Anyway, I recently connected my laptop to the router with a LAN cable & now the connection is fantastic. It's really super fast when the connection is wired. The slow speeds only take place when it's wireless. 

Taking all of the above information into account, can the problem be attributed specifically to the quality of the routers wireless capabilities? If I want to experience faster wireless speeds will I need to buy a new router? If yes then could you please assist me in choosing one? I don’t want to spend a lot of cash on this & have almost zero knowledge regarding the technicalities. 

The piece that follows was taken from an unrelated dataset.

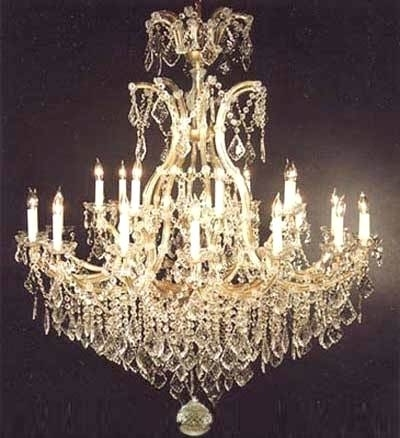 Ornate Chandeliers Lets Ornate Crystal Chandeliers – Pinkfolio Within Well Known Ornate Chandeliers (View 3 of 10)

Cheers & thanks in advance for any help.


----------



## etaf

*Re: Wireless Problems - Netgear N150 ADSL2 Router*

lets see an xirrus screen shot 
try removing the wireless security from the router and see if that speeds up the connection
also try changing wireless channels , 1 or 6 or 11 is usually preferred , but will need to see the xirrus screen shot and see if possible interference 
the wireless speed on the router should out perform the broadband download speed 

do a complete powercycle and see if that helps 
*------------------------------------------------------------------------*

* How to power cycle *

“power cycle” process to reboot or reset the modem/router

 Switch off all the devices modem, router and computers also unplug their power cables.
 Wait at least 30 seconds.
 Plug the power cords back in, but don’t switch them on.
 First turn on the modem and then wait for a few minutes for it to settle and all the lights to become stable.
 Next switch on the router (if a seperate device ) and then wait for a few minutes for it to settle and all the lights to become stable.
 Now turn on your computer, You should now be able to access the Internet.
*------------------------------------------------------------------------*

*------------------------------------------------------------------------*
* Run Xirrus Wi-Fi Inspector  
Download and install*
If you cannot access the internet with this PC, then you will need to copy the program across to the faulty PC

Xirrus: High Performance Wireless Networks - Advanced IT Wi-Fi Networking Tools
Direct link to the program is here Xirrus: High Performance Wireless Networks - Advanced IT Wi-Fi Networking Tools
Then run and install the program - on a wireless enabled PC/Laptop
if you get an error - You need NET Framework installed for the WiFi Inspector to function.

Run the program 

post a screen shot of the program running - if there are a lot of networks showing can you click on "networks" top lefthand area - so we can see all the network information, and also post which network "Adapter Name" (1st column) is yours on the list 

To post a screen shot of the active window, hold the Alt key and press the PrtScn key. Open the Windows PAINT application and Paste the screen shot. You can then use PAINT to trim to suit, and save it as a JPG format file. 
To upload it to the forum, open the full reply window and use the Manage Attachments button to upload it here.
Full details are here TSG Posting a Screenshot - TSG Library of Knowledge

Note:
For a reliable (or robust as the Xirrus user guide says) wireless connection you need a signal of about -70 dBm or better.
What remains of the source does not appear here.